Theatre at the Center is the Drama program of the Lawrence Arts Center which seeks to provide the best in local and touring theatre for and with youth. For years, the Center’s Seem-To-Be Players professional children’s theatre toured and educated children throughout the heartland of America and the nation. The company played in more than 42 states, 230 + communities for over 500,000 children and families. The Players performed The Emperor's New Clothes, The Boston Tea Party, American Tall Tales, The Seven Voyages of Sinbad the Sailor, The Adventures of Tom Sawyer, Los Zapatos Magicos; Pedro's Magic Shoes, Amelia Earhart; First Lady of Flight, The Adventures of Stuart Little, Rapunzel and many, many more titles during 25+ years of national touring.
At home, the company is producing such ‘age-appropriate' pieces of theatre as The Adventures of Tom Sawyer (large cast version), The Ice Wolf, The Legend of Sleepy Hollow, and premiering such works as Max Bush's Kara in Black and Ric Averill's own There's an Eyeball in My Soup.
Future projects include Grotesque Arabesque; a Rock Opera with Modern Dance based on the life and works of Edgar Allan Poe. See links below to music from this piece.
And in development ...
Grotesque Arabesque: A Rock Opera With Modern Dance Based On The Life And Works Of Edgar Allan Poe

Edgar Allen Poe
This project is in development and has been workshopped/developed as follows:
The 2005 Theatre in the World Festival at San Diego State University’s Theatre of the World Festival performed a staged reading/singing of the then partially completed work.
The piece was featured in a week long 2008 residency with the 940 Dance Company at the Merryman Performing Arts Center in Kearney, Nebraska, which culminated in a performance with a rock band, the professional dance company, local student dancers and both professional and student singers.
In 2008, the project became a finalist for the Creativity in Motion award and was workshopped with a professional rock band headlined by Eric Mardis in Lawrence, Kansas. A recording of the three movements of the Morella story from the rock opera is available on Ric Averill’s music MySpace page. Here's the LINK
The sections in question are titled Morella; Part One, Morella; Aria and Morella; Part Three. Other original music by Averill may be found on the same site.

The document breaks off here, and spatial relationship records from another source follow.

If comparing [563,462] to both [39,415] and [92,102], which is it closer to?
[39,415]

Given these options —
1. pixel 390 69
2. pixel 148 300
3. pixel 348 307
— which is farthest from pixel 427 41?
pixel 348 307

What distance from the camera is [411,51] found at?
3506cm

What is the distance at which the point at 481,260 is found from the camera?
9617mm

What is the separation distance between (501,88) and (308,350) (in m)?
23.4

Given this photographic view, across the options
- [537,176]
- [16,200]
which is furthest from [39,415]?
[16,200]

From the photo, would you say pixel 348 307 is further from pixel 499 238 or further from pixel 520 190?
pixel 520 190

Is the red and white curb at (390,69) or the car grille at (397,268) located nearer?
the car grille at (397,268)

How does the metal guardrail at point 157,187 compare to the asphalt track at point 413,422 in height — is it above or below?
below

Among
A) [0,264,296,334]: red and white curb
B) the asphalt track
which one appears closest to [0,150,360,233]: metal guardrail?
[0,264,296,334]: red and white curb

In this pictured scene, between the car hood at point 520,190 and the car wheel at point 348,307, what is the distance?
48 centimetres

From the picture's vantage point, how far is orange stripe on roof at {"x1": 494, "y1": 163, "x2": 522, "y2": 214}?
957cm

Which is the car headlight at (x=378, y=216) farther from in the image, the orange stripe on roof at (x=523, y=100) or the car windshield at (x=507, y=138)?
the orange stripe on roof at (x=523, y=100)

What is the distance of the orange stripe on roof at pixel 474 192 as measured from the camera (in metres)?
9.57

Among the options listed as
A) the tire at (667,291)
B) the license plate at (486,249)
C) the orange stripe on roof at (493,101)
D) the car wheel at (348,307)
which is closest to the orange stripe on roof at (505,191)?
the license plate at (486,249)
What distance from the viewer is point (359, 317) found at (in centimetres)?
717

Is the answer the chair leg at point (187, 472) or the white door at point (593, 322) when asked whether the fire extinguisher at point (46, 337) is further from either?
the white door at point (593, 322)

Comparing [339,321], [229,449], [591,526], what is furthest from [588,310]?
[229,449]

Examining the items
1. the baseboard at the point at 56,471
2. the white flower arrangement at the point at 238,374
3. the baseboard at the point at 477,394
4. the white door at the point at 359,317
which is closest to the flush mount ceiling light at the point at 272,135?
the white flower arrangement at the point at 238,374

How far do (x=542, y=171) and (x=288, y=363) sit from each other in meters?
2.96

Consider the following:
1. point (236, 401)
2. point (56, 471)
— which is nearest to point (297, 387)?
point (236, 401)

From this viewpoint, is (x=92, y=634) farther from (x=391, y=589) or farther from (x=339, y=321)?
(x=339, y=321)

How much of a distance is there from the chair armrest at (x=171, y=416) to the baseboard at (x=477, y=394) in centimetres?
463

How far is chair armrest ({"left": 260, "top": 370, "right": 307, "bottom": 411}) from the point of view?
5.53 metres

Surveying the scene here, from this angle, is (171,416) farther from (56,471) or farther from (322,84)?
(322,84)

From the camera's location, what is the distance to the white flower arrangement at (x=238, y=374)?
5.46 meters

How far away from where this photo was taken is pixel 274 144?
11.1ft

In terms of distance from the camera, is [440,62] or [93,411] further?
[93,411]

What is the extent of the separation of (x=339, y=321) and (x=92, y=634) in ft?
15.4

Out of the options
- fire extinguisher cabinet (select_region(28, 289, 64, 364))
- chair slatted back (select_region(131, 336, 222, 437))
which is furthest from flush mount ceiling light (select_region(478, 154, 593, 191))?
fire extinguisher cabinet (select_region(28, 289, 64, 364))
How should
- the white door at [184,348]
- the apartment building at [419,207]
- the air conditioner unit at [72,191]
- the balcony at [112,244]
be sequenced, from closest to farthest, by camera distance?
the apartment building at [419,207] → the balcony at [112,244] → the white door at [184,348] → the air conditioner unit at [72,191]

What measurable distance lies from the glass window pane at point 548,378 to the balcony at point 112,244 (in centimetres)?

This same material was workshopped for the grant with the 940 Dance company and excerpts of that production may be seen below:
In 2009, as part of the Urban Culture Project in Kansas City, Missouri, La Esquina arts space featured The Coppelia Project, above, for three weekends, but also featured a performance of the Morella story from the Poe Opera with modern dance. Video of that performance is forthcoming.
Ric Averill- Bio

Ric Averill
Currently Drama and Film Program Director at the Lawrence Arts Center, Ric Averill was the Artistic Director and principal playwright, composer and director for the Seem-To-Be Players professional national touring children's theatre company for over 30 years. Ric has made multiple appearances at the John F. Kennedy Center's New Visions/New Voices new play development symposium and the Indianapolis Bonderman Youth Theatre Playwriting Symposium. Averill is a 2006 recipient of an Aurand Harris Fellowship from the Children’s Theatre Foundation of America. More than twelve of Ric’s plays are available from Dramatic Publishing.
Included among Ric's many commissions are Dreams Carved from Stone about the life of Crazy Horse sculptor Korczak Ziolkowsky which premiered at the Black Hills Playhouse in June of 2008, the Kennedy Center's Alice in Wonderland, First Stage Milwaukee's Little Drummer Boy, the Coterie Theatre's Frankenstein and the Kansas Health Foundation's Red Blood and High Purpose. Ric's fusion of music and theatre culminated in an opera for children based on the story of The Emperor's New Clothes commissioned by the Kennedy Center for a world premiere in November of 2001 and a national tour in 2003-2004.
Current projects include; an opera with rock music and modern dance based on the life and works of Edgar Allan Poe entitled Grotesque Arabesque; and a new play called There’s an Eyeball in My Soup, written with niece, Sierra Cyrdrus, which will premiere at Theatre at the Center in May of 2009. With son, Will, Averill has a screenplay, Riding the Pine, currently in production.